Figure 11 2 months after termination of treatment, the vascular network has almost completely disappeared. The black arrow indicates the same landmark for comparative dermoscopic observations.

Figure 12 The last follow-up showed no significant liver abnormalities.

Discussion

IH is the most common benign soft tissue tumor in children, and it is usually formed within one week after birth. These lesions usually grow rapidly after birth and gradually degenerate in childhood.

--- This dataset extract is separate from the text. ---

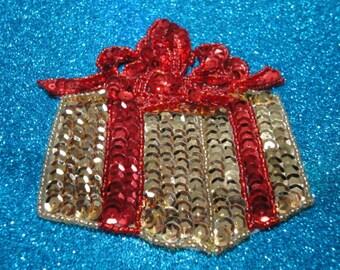 DESTASH Mystery Bag of Jewelry, Beads, Charms. 5115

The first 3–6 months is known as the proliferating phase, but growth may also last for one year or even longer.^16–18 Although IH usually presents as isolated skin lesions, multiple IH lesions are not uncommon and may involve extracutaneous organs, most commonly, the liver.¹

IHH is the most common hepatic tumor in neonates,¹⁹ and it occurs in early infancy, as no clinical symptom it is always overlooked, and most tumors spontaneously resolving, similar to IH. In addition, some IHH lesions express the same glucose transporter (GLUT)-1, a glucose transport protein normally present in erythrocytes and endothelial blood-tissue barriers as IH,^20,21 which suggests that cutaneous and liver hemangiomas may originate from the same source. According to the imaging features, IHH can be classified into three categories: focal, multifocal, and diffuse.²² Clinical manifestations may include abdominal distention, abdominal mass, or a large liver, and there is occasional discovery without any clinical symptoms. Although focal IHH is a morphologically isolated and rapidly regressing hemangioma, jaundice, hepatomegaly, cardiac insufficiency and thyroid dysfunction are not uncommon conditions developed from this tumor type. In addition, multifocal and diffuse types are more harmful to infants. Among 91 IHH cases reported by Selby et al, 11% were complicated with cutaneous hemangioma, and 15% were complicated with congestive heart failure.²³ Thus, hepatic hemangioma, although histologically benign, may be associated with significant morbidity and mortality in affected infants and thus requires clinical intervention.²⁴

Oral propranolol is considered a first-line treatment for cutaneous hemangioma complicated with hepatic hemangioma. However, recent studies have found that multifocal and diffuse lesions are sensitive to propranolol with a good effect, but the efficacy of local lesions is still not clear.^25,26 In addition, there are still potential side effects to consider, which can manifest variably as lethargy, restlessness, cool skin, and decreased appetite.¹² ICZ is a key member of the triazole antifungal family, which has been widely used for more than 40 years,²⁷ the efficacy and safety in infants were approved.²⁸ It has been reported to inhibit angiogenesis.^29,30 In 2015, our team found that ICZ had a positive effect on the treatment of IH, which was further confirmed in later treatment practice.^13,14 Research also demonstrated that oral itraconazole can be an equivalent option for oral propranolol while safer and shorter treatment periods.³¹ We found that ICZ can induce IH regression by downregulating the platelet-derived growth factor-D/PI3K/Akt/mTOR pathway.³² Certainly, research on the use of itraconazole in the treatment of hemangioma is limited at present. Further studies are necessary to comprehensively determine its safety and efficacy, especially in comparison with propranolol.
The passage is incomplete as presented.